Francesco Sclafani, et al.
直腸癌においてHER2発現の頻度は低く、術前化学放射線療法におけるバイオマーカーとしての意義は不明であった
結果としては、HER2発現が検索された141例のうち陽性と判断されたのはわずか6例、4.3%と低率であった。したがって病理学的抗腫瘍効果 (CR、PR) においても生存 (PFS、OS) においても、HER2発現との相関を論じることは不可能であろう。切除可能な直腸癌に対する術前化学放射線療法は欧米の標準治療の一選択肢となっているが、切除可能な直腸癌全例に対して一様に術前化学放射線療法を行うことは再検討されている。現在、再発高リスク症例に対して分子標的薬併用レジメンの有用性を検討するEXPERT-C試験や、術前に十分量の化学療法 (mFOLFOX6) を施行して術後補助化学療法は行わないCONTRE試験など、対象症例や治療レジメンの検討がなされている。
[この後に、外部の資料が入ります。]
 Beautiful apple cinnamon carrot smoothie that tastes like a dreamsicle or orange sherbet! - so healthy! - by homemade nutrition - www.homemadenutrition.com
本研究ではHER2のバイオマーカーとしての意義が検討されたが、発現頻度が低く有用性は明らかでなかった。しかし、術前化学放射線療法におけるバイオマーカー検索は、対象症例の絞り込みや至適レジメンの決定に寄与すると考えられ、今後も重要な課題である。当然、わが国において術前化学放射線療法を導入する際にも、バイオマーカーは有力な情報となり得る。
HER2は乳癌や胃癌の治療標的として確立されているが、直腸癌のHER2発現状況については相反するデータが報告されており2, 3)、直腸癌におけるHER2の役割は不明である。また、最近の前臨床試験の結果より、直腸癌の化学放射線療法 (CRT) およびCetuximabへの治療抵抗性の誘導においてHER2の役割が示されている4)。
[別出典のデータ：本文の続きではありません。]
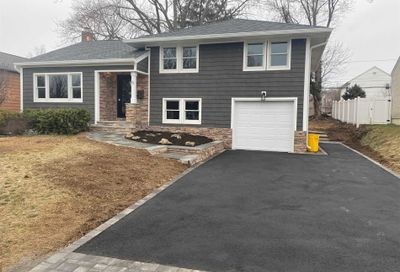 5 Bayberry Dr Plainview NY 11803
EXPERT-C試験は、高リスク直腸癌に対する術前補助化学療法としてのCapecitabine + L-OHP (CAPOX) およびCRTへのCetuximabの上乗せ効果を検討するため、欧州で実施された大規模無作為化比較第II相試験である (図) 5)。今回、EXPERT-C試験の対象患者のHER2遺伝子変異と試験評価項目に及ぼす影響について検討した。
EXPERT-C試験は、高リスク直腸癌に対する術前補助化学療法としてのCapecitabine + L-OHP (CAPOX) およびCRTへのCetuximabの上乗せ効果を検討するため、欧州で実施された大規模無作為化比較第II相試験である (図) 5)。今回、EXPERT-C試験の対象患者のHER2遺伝子変異と試験評価項目に及ぼす影響について検討した。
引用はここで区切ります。